You are welcome to participate in this project and contribute new features, bug fixes or enhancements as you see fit.
We love issues! Especially those that do not exist. But if you have found one in the sense that you think there is a bug, a feature missing or something wrong with something else, we invite you to open them plentyfully and explain what is wrong, slow or disturbing in any way.
The master branch is protected and cannot be pushed or merged into directly. Therefore you will need to do your work on a dedicated branch and issue a pull request into master when finished. There are automatic checks in place that check every merge request for code styles and errors within the classes.
We aim at a subset of the PEP8 style guide, where we have removed the checks for E26, E116, E203, E221, E222, E225, E227, E241, E402, E731 and W504.

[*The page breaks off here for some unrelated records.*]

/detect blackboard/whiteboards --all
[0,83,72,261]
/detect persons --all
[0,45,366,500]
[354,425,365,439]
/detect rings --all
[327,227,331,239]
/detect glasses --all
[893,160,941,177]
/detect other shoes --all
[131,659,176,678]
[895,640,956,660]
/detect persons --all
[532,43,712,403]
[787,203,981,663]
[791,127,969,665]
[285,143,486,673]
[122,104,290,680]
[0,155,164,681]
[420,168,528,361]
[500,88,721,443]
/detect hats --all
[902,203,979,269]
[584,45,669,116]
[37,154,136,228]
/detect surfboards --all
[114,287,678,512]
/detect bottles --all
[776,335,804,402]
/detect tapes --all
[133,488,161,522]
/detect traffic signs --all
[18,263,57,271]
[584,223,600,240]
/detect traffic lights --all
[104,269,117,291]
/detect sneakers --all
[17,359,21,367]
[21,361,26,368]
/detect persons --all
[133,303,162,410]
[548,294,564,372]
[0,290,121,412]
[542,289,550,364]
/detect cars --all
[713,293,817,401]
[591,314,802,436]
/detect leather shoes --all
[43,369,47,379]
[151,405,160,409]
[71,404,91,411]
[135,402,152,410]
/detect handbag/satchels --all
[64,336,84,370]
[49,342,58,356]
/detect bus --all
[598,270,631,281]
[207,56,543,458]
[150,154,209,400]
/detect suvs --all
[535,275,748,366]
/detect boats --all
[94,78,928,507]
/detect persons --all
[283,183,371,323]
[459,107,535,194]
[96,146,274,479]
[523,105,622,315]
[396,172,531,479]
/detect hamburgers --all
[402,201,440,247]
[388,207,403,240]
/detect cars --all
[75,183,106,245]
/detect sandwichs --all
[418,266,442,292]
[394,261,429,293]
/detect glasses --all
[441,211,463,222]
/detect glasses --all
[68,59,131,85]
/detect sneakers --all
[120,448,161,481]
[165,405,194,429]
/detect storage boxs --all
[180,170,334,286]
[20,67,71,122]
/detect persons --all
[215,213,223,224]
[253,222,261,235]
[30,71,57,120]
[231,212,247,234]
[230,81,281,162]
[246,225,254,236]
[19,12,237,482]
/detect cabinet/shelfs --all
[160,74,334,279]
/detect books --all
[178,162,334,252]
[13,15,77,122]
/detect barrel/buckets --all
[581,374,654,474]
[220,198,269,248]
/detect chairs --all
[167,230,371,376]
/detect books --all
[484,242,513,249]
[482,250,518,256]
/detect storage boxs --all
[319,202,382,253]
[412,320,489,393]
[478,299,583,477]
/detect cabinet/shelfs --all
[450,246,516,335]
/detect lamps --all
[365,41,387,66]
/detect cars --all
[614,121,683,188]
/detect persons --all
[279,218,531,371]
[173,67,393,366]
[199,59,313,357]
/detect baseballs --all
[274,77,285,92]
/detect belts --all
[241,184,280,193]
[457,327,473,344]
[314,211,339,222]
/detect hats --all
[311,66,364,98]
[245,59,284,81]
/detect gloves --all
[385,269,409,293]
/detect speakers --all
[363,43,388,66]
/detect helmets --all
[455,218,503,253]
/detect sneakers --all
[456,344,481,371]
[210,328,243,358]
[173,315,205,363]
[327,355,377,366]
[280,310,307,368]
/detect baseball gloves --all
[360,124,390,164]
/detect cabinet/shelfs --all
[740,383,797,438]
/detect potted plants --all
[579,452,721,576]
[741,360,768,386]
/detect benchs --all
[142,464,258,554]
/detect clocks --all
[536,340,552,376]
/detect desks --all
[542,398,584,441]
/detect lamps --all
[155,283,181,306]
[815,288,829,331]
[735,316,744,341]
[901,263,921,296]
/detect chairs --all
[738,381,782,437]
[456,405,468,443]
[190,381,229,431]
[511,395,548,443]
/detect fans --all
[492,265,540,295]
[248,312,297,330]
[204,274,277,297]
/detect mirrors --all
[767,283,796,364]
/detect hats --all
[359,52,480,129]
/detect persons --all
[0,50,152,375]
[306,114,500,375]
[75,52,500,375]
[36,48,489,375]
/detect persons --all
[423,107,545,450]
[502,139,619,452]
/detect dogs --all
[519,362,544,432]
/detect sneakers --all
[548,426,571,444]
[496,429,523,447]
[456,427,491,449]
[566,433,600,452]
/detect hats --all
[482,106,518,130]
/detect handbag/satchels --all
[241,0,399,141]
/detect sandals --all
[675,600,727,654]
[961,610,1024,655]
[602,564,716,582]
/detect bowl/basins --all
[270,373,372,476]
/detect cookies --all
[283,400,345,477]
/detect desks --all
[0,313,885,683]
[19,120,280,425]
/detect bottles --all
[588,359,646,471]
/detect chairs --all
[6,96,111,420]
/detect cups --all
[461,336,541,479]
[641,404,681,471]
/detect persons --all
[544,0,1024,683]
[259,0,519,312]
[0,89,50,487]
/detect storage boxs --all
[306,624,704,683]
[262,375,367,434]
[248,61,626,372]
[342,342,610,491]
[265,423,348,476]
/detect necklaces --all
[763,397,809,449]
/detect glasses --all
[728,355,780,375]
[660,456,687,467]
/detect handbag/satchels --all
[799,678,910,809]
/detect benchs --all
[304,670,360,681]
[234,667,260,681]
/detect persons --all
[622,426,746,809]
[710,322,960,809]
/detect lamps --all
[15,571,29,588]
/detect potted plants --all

Any commit in master will start a process of thorough testing through our CI. First, automated builds and tests will be started for Python 2, Python3 and Python3 on OS X. Then, deeper code analysis is triggered (coveralls, codacy, ...) and the results get published by these tools. Finally, if no errors were found and everything just works, master
will be merged automatically into stable
. This way we do know that stable
is always up-to-date and working.
The release of fastmat versions into the wild is triggered by defining a fresh version tag into the file .version
. This then gets processed by setup.py and controls the fastmat version number used for deployment and documentation. Pypi assists us by only accepting the first build of a version. Therefore only when we update the .version
file, a new version gets released. If and only if all wheels were built the tag specifying the release version is set for the newest commit in the stable
branch (being the released state).
We would like to organize our work by tracking ongoing work in pull requests. So as soon as you have started hacking away in a new branch, you can push it upstream and issue a pull request to get the discussion with everyone else going. If it is a larger feature or a more involved refactoring, there might be some discussion happening and we might need some iterations and modifications in your branch until we see it fit for merging.
Since we aim at providing some simple checks of your code whenever pushing to some feature branch, the code itself should already be of high(ish) quality if these checks pass in the sense of coding style and test approval.
Feel free to open any issues and associate them to your pull request in order to allow a more elaborate and detailed discussion of things there and also to keep everything organized and transparent.